What to do: Range to reproduce from the entries below: the line with "United States, site silvio-conte-nfwr_Nul12B, 2018-06-21", the line with "common name: moose", and every line in between. Give them exactly and give nothing else.

The input:
────────

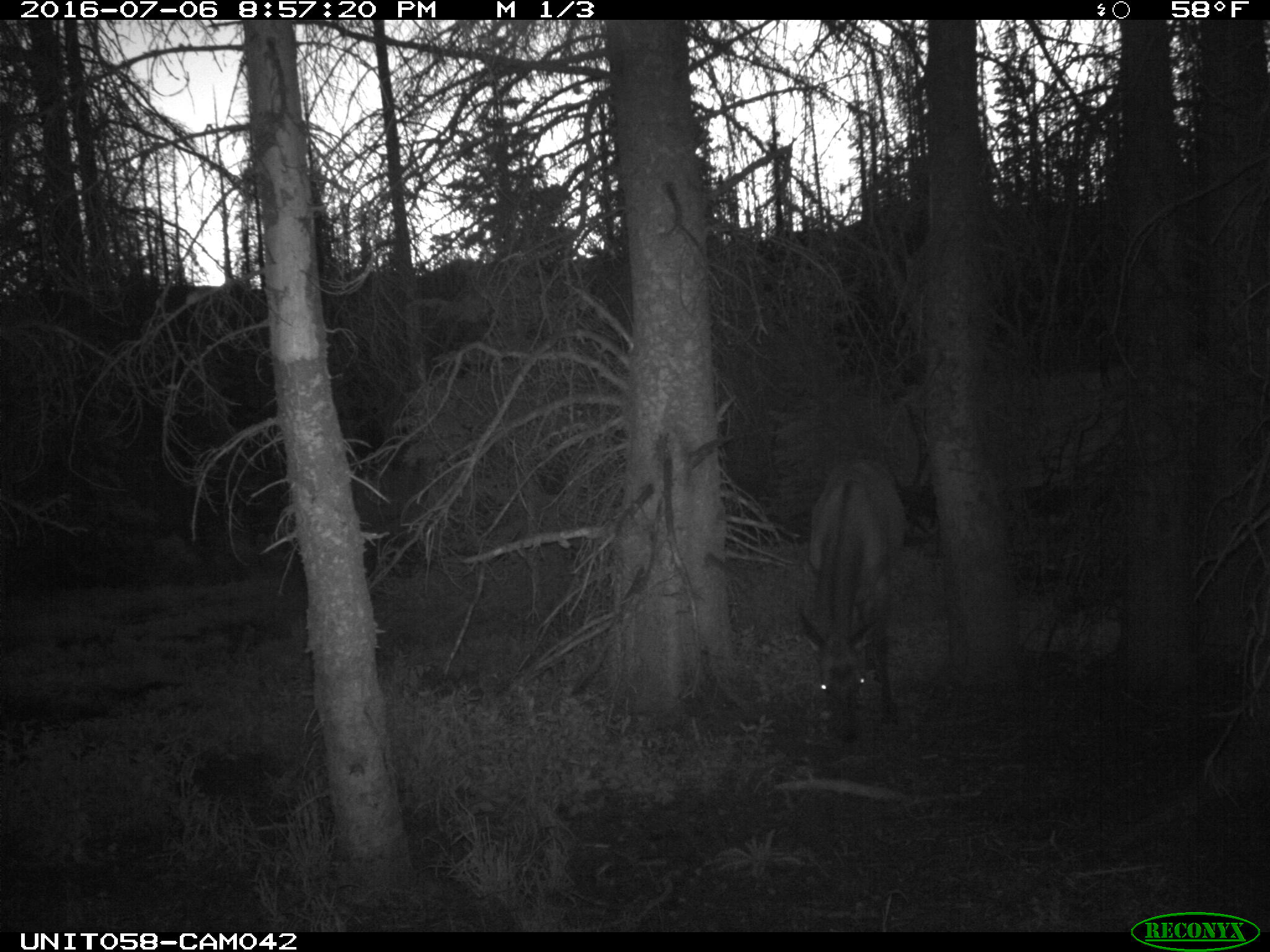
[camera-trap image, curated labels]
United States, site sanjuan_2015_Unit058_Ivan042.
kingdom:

────────

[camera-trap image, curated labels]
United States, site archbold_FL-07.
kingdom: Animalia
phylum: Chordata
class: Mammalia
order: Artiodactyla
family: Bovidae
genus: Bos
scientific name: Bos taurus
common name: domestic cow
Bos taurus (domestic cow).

────────

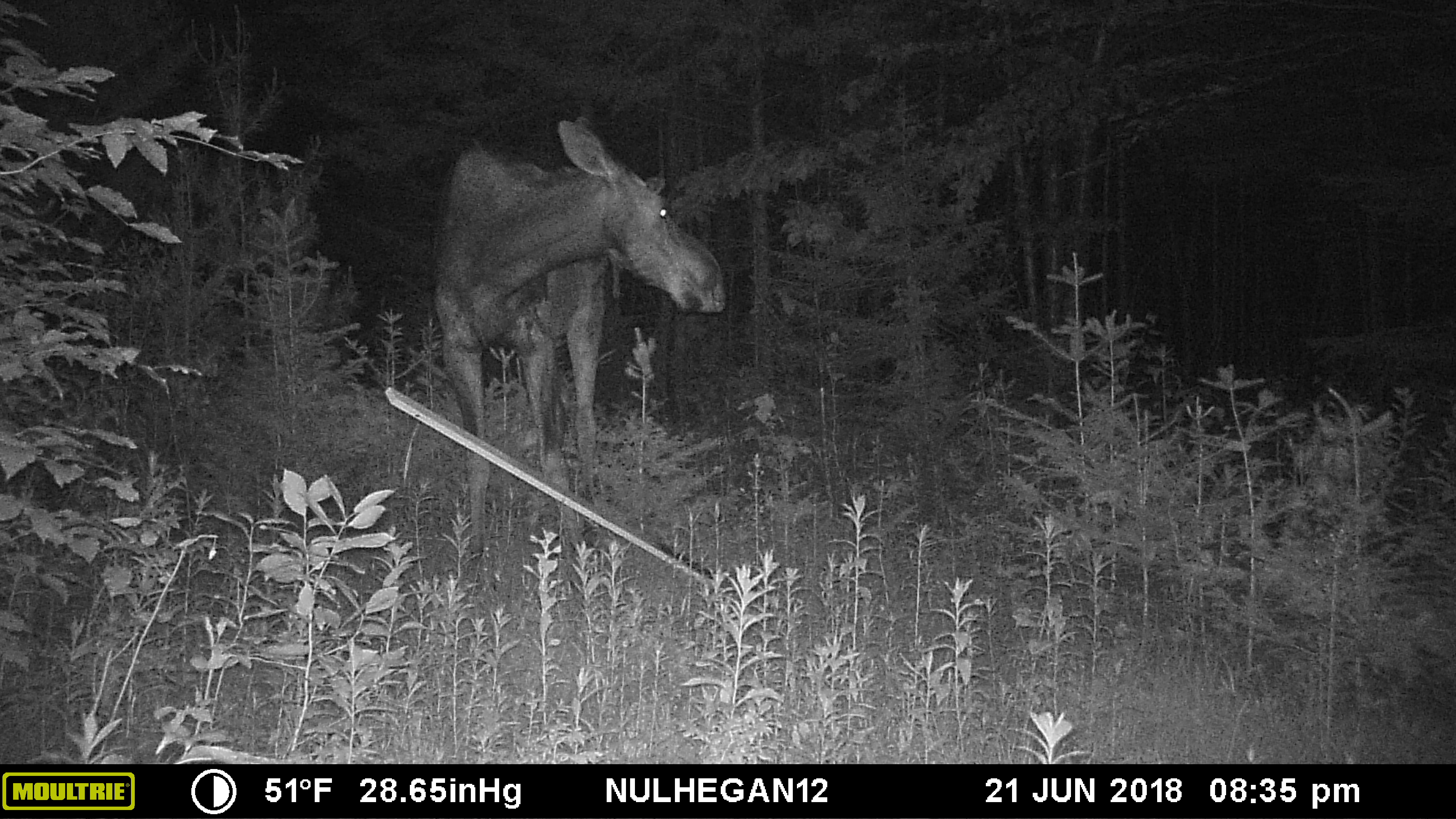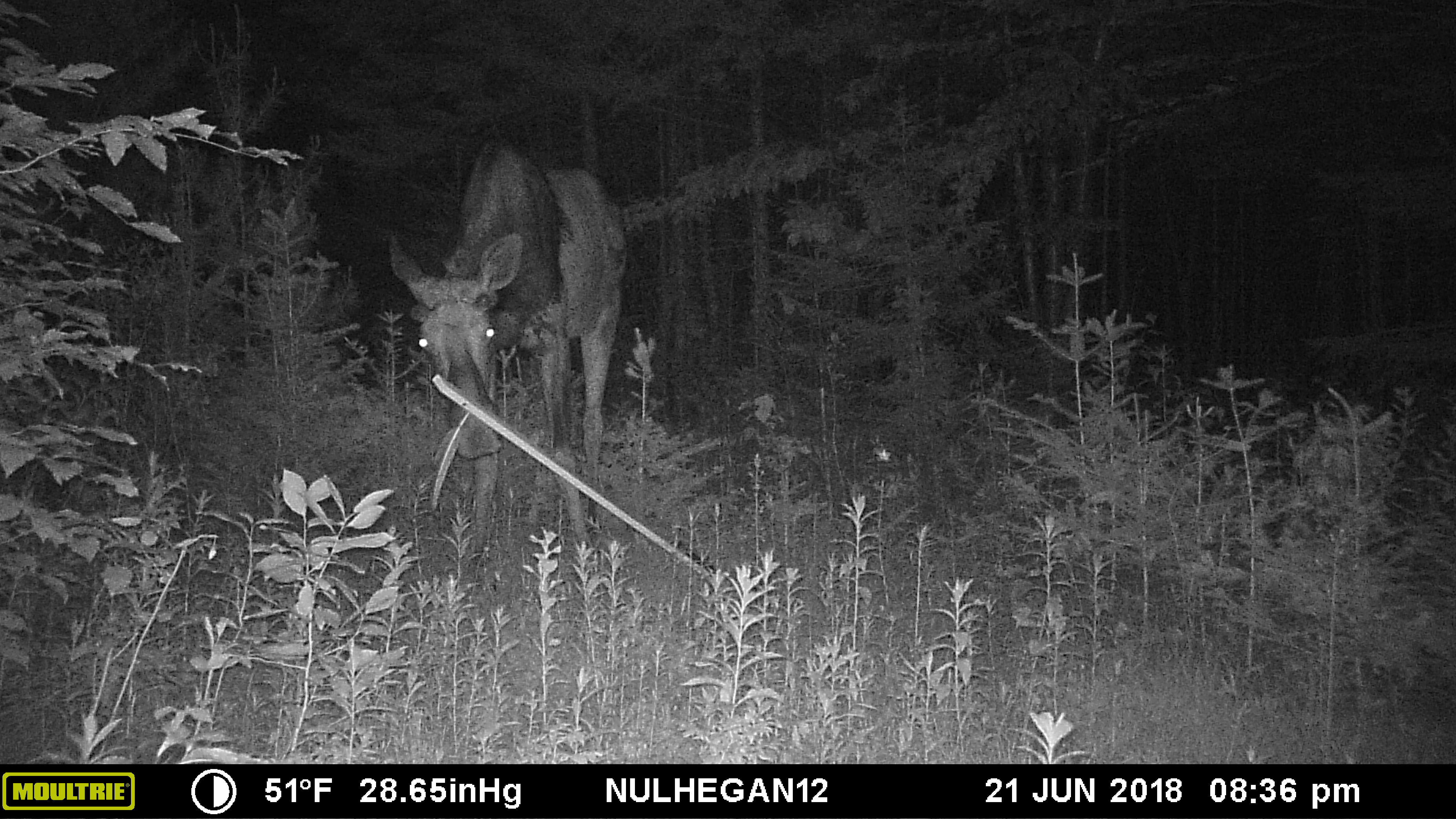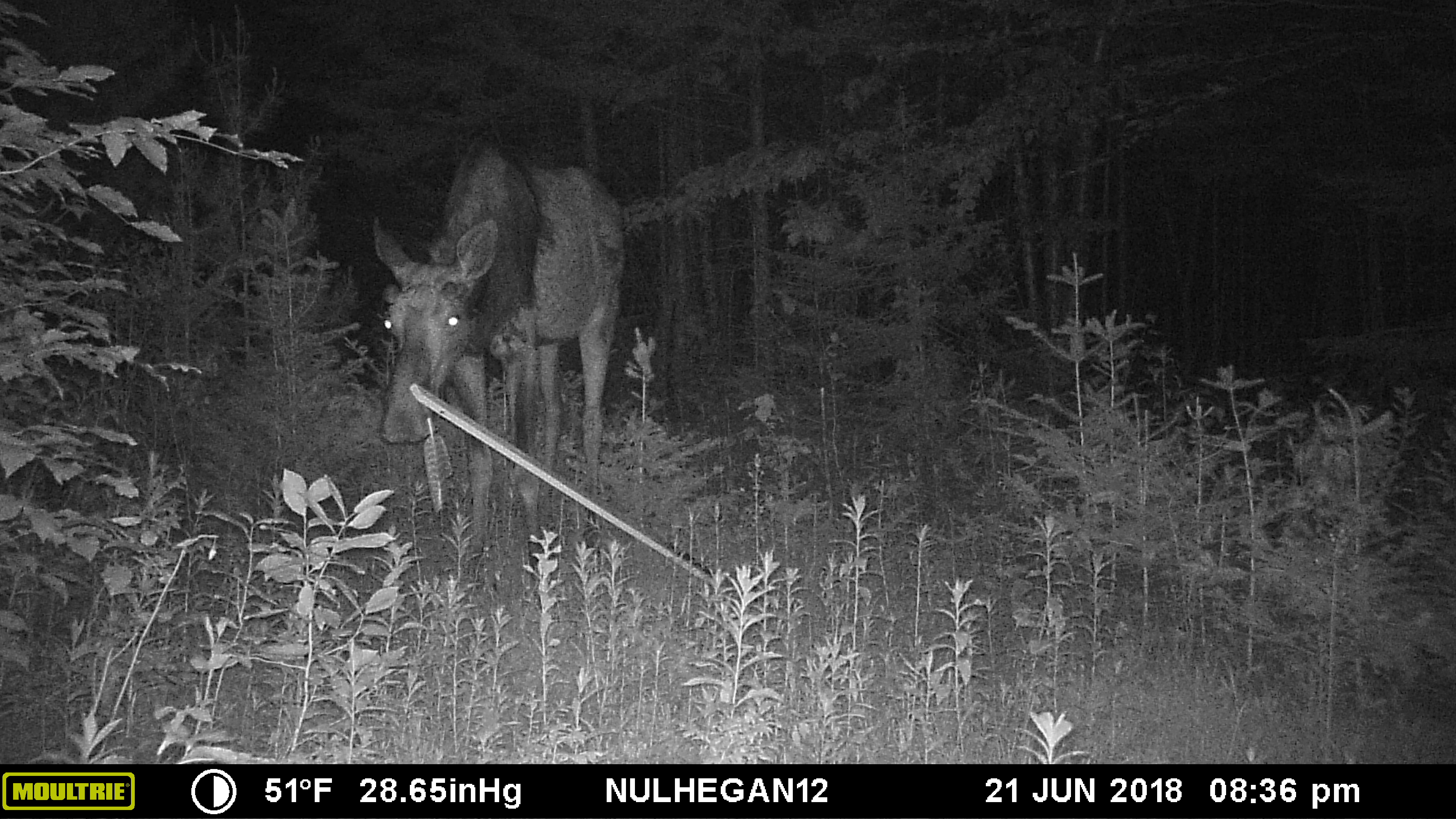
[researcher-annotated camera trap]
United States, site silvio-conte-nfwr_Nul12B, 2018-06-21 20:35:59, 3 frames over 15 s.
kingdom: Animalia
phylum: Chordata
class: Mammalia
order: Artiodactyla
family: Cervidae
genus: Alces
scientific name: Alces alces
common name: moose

────────

Finished task:
United States, site silvio-conte-nfwr_Nul12B, 2018-06-21 20:35:59, 3 frames over 15 s.
kingdom: Animalia
phylum: Chordata
class: Mammalia
order: Artiodactyla
family: Cervidae
genus: Alces
scientific name: Alces alces
common name: moose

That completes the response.